=== Input ===

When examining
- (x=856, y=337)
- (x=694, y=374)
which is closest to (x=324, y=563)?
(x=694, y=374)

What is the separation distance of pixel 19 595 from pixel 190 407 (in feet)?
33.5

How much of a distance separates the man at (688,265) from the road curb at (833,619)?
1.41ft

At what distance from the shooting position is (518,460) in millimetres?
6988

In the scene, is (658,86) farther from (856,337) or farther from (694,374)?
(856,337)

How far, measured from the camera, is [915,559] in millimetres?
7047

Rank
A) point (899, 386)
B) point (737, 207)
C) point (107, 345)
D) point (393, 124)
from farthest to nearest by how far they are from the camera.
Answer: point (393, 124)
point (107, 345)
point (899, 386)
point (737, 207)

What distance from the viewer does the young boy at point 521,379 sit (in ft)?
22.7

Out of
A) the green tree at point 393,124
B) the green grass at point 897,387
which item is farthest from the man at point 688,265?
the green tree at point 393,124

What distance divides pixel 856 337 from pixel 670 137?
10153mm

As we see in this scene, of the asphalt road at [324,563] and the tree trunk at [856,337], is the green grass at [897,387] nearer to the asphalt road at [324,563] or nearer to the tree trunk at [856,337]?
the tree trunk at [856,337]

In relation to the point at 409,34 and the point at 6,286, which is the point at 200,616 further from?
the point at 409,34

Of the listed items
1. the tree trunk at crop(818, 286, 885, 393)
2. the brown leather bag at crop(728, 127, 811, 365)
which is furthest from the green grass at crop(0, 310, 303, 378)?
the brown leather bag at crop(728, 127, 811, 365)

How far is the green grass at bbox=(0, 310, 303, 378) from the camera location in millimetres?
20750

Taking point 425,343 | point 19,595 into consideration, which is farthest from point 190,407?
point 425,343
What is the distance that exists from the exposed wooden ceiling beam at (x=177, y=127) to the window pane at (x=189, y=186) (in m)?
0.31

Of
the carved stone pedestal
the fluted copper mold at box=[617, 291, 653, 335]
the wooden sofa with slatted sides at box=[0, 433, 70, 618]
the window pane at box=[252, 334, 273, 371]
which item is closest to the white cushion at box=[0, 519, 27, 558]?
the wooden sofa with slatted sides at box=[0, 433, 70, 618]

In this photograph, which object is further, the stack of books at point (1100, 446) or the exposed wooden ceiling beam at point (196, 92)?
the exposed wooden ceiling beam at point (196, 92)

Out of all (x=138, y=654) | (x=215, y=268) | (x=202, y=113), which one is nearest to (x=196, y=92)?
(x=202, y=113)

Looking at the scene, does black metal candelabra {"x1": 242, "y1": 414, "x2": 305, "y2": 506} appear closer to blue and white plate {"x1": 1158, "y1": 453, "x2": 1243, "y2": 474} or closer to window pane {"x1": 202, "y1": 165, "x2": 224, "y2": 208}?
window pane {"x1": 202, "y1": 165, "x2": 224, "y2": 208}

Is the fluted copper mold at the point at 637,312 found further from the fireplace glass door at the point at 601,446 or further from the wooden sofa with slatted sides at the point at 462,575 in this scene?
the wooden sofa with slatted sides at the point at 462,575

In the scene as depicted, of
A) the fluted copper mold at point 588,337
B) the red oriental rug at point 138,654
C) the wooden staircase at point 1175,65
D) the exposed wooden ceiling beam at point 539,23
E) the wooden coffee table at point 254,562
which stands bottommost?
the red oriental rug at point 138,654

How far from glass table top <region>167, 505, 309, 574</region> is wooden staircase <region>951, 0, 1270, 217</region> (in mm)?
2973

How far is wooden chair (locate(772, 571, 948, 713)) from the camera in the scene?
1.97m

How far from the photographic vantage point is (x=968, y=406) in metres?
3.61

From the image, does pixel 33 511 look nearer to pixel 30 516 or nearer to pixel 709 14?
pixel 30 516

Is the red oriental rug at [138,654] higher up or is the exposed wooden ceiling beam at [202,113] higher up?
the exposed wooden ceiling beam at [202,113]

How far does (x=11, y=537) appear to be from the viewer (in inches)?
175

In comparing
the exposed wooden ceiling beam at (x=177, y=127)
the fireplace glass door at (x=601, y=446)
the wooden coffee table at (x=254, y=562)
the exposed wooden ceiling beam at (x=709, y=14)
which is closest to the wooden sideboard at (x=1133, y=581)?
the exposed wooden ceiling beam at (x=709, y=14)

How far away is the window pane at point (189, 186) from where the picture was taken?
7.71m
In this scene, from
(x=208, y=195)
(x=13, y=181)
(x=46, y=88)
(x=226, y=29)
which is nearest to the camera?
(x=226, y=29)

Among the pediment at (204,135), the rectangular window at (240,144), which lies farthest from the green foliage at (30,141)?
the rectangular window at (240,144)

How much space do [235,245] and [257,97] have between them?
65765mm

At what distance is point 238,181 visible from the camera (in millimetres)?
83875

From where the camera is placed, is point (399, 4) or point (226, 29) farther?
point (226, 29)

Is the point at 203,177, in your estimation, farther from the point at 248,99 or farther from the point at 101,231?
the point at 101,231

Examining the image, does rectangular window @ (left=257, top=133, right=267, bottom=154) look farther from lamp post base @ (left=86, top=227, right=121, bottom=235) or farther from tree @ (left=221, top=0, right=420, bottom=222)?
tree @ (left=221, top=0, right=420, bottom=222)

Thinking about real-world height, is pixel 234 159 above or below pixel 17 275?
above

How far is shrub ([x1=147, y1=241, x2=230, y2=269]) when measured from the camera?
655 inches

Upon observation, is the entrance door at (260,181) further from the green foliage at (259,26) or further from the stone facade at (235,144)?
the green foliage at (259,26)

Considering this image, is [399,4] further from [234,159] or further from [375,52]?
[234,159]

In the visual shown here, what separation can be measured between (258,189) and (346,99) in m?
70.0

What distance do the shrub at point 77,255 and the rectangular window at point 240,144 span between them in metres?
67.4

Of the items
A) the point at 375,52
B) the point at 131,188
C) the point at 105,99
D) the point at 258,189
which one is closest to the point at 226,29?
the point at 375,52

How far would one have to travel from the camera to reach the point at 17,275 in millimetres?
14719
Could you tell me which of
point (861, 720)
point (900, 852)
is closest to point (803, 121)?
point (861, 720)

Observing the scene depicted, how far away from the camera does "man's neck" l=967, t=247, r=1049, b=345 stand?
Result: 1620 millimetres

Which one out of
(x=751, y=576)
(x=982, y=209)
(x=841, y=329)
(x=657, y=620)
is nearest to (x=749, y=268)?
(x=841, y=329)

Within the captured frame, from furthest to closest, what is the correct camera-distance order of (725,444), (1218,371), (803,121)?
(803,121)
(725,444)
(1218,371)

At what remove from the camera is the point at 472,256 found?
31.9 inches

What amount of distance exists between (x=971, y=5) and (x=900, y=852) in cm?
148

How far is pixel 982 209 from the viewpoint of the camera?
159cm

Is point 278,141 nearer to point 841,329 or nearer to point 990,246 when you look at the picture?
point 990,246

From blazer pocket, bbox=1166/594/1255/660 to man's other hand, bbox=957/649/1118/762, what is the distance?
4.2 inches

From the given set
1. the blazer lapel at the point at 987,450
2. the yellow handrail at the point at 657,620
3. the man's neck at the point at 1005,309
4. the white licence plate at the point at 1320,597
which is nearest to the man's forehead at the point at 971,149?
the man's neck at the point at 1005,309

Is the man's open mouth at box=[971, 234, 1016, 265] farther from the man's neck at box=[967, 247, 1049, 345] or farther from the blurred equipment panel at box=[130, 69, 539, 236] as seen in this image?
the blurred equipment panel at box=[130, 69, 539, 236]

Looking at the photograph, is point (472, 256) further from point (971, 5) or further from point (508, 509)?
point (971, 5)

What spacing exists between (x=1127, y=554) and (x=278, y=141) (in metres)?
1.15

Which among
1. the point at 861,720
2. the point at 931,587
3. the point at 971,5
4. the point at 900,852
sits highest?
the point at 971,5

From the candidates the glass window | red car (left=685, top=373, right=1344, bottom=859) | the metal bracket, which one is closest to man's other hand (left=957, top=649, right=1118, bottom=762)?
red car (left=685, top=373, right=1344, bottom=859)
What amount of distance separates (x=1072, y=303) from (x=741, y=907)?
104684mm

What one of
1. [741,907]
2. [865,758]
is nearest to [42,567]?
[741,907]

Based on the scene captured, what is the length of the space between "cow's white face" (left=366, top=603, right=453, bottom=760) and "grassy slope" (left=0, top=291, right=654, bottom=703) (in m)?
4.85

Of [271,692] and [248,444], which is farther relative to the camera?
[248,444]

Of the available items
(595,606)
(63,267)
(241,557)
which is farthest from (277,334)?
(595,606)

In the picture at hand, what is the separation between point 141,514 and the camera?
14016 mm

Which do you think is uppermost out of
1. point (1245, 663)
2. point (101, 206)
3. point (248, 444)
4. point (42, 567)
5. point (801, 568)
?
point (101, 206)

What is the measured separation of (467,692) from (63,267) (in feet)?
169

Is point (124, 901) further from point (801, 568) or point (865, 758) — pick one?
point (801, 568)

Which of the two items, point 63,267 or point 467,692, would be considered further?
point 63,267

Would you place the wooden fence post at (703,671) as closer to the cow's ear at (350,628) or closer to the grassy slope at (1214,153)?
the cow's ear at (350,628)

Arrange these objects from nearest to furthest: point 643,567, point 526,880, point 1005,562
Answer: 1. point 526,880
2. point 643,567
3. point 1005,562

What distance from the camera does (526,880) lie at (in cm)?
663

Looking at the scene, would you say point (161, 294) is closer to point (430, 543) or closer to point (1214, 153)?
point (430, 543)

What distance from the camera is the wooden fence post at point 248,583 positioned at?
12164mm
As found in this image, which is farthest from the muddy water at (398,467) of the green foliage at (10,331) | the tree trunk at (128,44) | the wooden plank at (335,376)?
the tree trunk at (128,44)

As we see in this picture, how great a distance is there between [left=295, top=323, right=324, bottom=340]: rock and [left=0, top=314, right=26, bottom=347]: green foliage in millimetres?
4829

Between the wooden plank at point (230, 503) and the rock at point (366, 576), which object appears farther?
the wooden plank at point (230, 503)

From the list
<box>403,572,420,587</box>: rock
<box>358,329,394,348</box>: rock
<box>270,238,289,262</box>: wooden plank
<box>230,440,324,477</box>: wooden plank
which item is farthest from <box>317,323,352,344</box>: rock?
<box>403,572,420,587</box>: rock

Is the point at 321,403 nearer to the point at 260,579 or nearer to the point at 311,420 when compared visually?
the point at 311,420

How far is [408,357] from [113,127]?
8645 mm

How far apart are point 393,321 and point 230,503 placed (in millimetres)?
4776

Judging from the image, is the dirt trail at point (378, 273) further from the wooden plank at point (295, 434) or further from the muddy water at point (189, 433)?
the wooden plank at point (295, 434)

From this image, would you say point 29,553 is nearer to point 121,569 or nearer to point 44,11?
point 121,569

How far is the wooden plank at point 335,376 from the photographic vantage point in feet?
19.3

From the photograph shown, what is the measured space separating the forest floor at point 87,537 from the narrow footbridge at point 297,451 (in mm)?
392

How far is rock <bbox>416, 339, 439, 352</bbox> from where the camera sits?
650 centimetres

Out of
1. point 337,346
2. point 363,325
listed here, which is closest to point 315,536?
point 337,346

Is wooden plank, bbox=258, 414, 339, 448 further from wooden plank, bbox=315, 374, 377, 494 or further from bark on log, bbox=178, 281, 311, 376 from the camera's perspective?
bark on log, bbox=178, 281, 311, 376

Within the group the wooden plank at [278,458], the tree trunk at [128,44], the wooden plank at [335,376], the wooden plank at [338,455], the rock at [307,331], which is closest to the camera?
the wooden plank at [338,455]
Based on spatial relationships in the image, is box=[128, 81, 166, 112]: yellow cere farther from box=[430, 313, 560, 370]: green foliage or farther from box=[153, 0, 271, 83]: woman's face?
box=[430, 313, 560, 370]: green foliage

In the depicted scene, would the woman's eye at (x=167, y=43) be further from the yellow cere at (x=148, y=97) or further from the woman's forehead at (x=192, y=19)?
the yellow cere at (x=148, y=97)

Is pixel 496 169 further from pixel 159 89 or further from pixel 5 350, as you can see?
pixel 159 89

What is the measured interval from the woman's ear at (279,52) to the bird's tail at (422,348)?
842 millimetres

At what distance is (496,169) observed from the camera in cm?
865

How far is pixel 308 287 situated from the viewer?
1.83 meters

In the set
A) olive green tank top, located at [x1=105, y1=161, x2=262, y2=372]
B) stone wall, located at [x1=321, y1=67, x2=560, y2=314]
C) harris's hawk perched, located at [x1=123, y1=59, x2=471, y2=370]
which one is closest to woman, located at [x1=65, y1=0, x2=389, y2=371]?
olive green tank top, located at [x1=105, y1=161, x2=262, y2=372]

===

What to produce
Nothing but the lines from the line with "What is the measured interval" to the last line of the listing above should appear; please retype them exactly, both ends included.

Written answer
What is the measured interval from the woman's ear at (279,52) to the bird's tail at (422,348)?
842 millimetres

At what distance is (496,169) observed from the camera in cm?
865

How far is pixel 308 287 situated from the viewer?
1.83 meters

In the set
A) olive green tank top, located at [x1=105, y1=161, x2=262, y2=372]
B) stone wall, located at [x1=321, y1=67, x2=560, y2=314]
C) harris's hawk perched, located at [x1=123, y1=59, x2=471, y2=370]
which one is closest to woman, located at [x1=65, y1=0, x2=389, y2=371]?
olive green tank top, located at [x1=105, y1=161, x2=262, y2=372]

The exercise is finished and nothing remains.